PROBLEM 1:
Answer these questions from the Hadoop guide:
(a) Which two commands does the guide give busy readers to run?
(b) What prerequisites does the guide list?
(c) What does the guide say must be done to entrypoint.sh if it is created on Windows?

SUPPLIED PASSAGE:
----------

Create a Seven-Node Hadoop Container on Docker

Introduction

In this guide, I’ll walk through the process of setting up an Apache Hadoop cluster using Docker containers. This setup is ideal for development and testing purposes on your local machine. I’ll cover the configuration files, container setup, and how to verify that the cluster is functioning correctly.

For busy people:

  • Download and unzip the file to a folder
  • CD and run the following commands
          docker-compose build
          docker-compose up -d
    
  • You will have a full-fledged Hadoop setup

Prerequisites

  • Docker installed on your machine.
  • Basic knowledge of Docker and Hadoop.

Files Used

  1. Dockerfile: Defines the environment and how the Hadoop services will be run inside the Docker containers.
  2. docker-compose.yml: Manages the multi-container application, ensuring all necessary Hadoop services are launched and networked correctly.
  3. entrypoint.sh: A script to start the appropriate Hadoop service based on the container’s role (e.g., NameNode, DataNode).

Important: If you create the entrypoint.sh file on Windows, you must convert it to Unix format using a tool like Toolslick DOS to Unix Converter before using it in your Docker environment.

----------

PROBLEM 2: Report every line in the entries below that contains the word "centimetres", matching case exactly.

----------

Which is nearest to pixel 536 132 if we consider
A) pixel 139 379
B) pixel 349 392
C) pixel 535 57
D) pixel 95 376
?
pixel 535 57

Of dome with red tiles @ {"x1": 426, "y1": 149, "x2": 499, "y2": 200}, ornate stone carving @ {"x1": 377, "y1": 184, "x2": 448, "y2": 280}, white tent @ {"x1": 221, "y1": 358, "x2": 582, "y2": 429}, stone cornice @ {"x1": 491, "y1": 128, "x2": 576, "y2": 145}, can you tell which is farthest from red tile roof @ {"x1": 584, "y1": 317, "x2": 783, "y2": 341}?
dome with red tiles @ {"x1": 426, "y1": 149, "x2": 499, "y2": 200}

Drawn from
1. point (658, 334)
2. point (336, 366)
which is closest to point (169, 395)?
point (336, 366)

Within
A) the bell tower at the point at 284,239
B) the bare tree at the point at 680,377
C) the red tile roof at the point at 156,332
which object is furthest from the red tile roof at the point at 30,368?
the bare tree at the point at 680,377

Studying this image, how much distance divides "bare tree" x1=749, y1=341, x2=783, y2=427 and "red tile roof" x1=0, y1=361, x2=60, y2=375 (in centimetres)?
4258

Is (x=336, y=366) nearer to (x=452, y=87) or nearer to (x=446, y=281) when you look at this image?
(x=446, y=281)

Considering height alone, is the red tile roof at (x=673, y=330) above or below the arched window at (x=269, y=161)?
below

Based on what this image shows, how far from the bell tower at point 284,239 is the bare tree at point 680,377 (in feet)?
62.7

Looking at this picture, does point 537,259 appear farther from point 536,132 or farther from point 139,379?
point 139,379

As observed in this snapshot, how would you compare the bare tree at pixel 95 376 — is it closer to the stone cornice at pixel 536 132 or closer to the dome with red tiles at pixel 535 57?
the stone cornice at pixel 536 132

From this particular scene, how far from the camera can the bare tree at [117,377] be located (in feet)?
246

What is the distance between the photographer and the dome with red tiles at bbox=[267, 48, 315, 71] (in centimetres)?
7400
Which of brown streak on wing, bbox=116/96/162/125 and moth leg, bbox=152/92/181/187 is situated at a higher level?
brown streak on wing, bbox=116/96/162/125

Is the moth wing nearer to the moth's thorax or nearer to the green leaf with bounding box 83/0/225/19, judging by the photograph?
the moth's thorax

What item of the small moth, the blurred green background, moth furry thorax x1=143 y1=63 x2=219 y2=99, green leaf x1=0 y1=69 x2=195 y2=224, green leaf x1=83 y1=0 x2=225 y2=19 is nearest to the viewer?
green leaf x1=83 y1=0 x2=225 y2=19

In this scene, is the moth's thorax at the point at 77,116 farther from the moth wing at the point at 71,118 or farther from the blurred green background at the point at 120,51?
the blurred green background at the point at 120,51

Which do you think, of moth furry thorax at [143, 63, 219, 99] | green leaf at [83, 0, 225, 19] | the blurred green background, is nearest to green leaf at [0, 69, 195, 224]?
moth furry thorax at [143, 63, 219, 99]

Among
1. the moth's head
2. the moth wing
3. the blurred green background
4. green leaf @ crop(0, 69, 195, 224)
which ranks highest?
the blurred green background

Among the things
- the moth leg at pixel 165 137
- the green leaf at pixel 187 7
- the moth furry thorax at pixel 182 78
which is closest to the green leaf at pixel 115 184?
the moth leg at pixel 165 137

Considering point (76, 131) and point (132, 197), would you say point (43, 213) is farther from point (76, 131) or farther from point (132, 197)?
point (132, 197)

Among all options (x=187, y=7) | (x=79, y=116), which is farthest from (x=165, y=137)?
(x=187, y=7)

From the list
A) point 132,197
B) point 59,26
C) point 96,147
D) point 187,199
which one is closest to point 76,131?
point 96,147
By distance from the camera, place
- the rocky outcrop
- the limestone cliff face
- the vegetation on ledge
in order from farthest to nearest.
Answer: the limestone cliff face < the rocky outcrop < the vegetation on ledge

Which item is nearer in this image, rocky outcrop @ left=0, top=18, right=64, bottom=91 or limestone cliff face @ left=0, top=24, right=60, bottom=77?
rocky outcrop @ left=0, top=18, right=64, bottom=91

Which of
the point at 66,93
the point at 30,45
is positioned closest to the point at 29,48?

----------

PROBLEM SOLUTION 1:
(a) docker-compose build and docker-compose up -d
(b) Docker installed on your machine, and basic knowledge of Docker and Hadoop
(c) It must be converted to Unix format, using a tool like Toolslick DOS to Unix Converter, before it is used in the Docker environment.

PROBLEM SOLUTION 2:
Studying this image, how much distance divides "bare tree" x1=749, y1=341, x2=783, y2=427 and "red tile roof" x1=0, y1=361, x2=60, y2=375 (in centimetres)?
What is the distance between the photographer and the dome with red tiles at bbox=[267, 48, 315, 71] (in centimetres)?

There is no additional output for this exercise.